EXERCISE PROMPT —
Retype the entries below exactly, and keep every picture out of your version.

DATASET EXCERPTS —
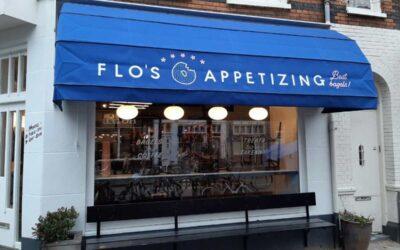 Flo appetizing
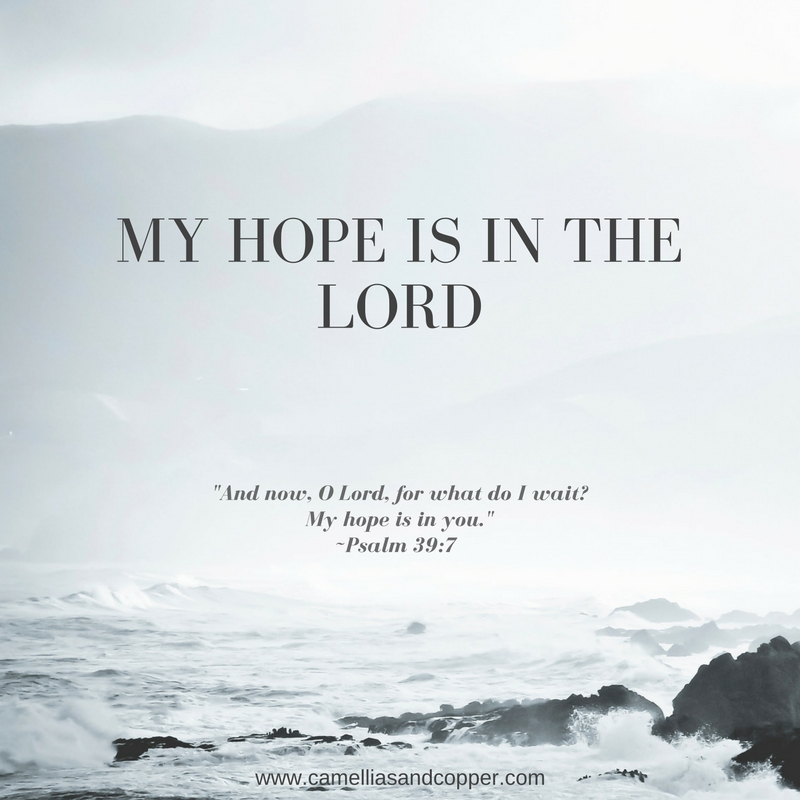 My Hope is In TheLORD (1)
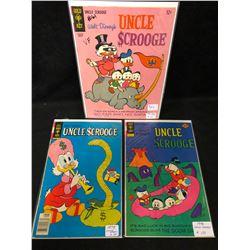1970'S UNCLE SCROOGE COMIC BOOK LOT (GOLD KEY COMICS)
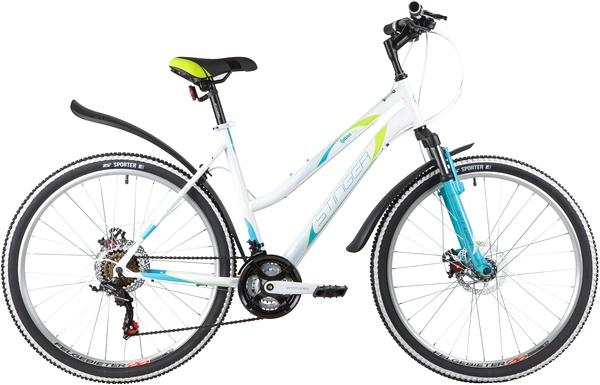 """139822 2 - Велосипед Stinger LATINA D, р.19, цвет Белый, 2020г., колеса 26"""""""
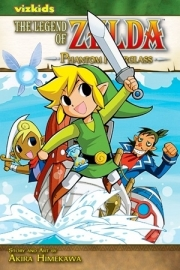 The Legend of Zelda, Volume 10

WRITTEN RESPONSE —
 Flo appetizing
 My Hope is In TheLORD (1)
1970'S UNCLE SCROOGE COMIC BOOK LOT (GOLD KEY COMICS)
 """139822 2 - Велосипед Stinger LATINA D, р.19, цвет Белый, 2020г., колеса 26"""""""
 The Legend of Zelda, Volume 10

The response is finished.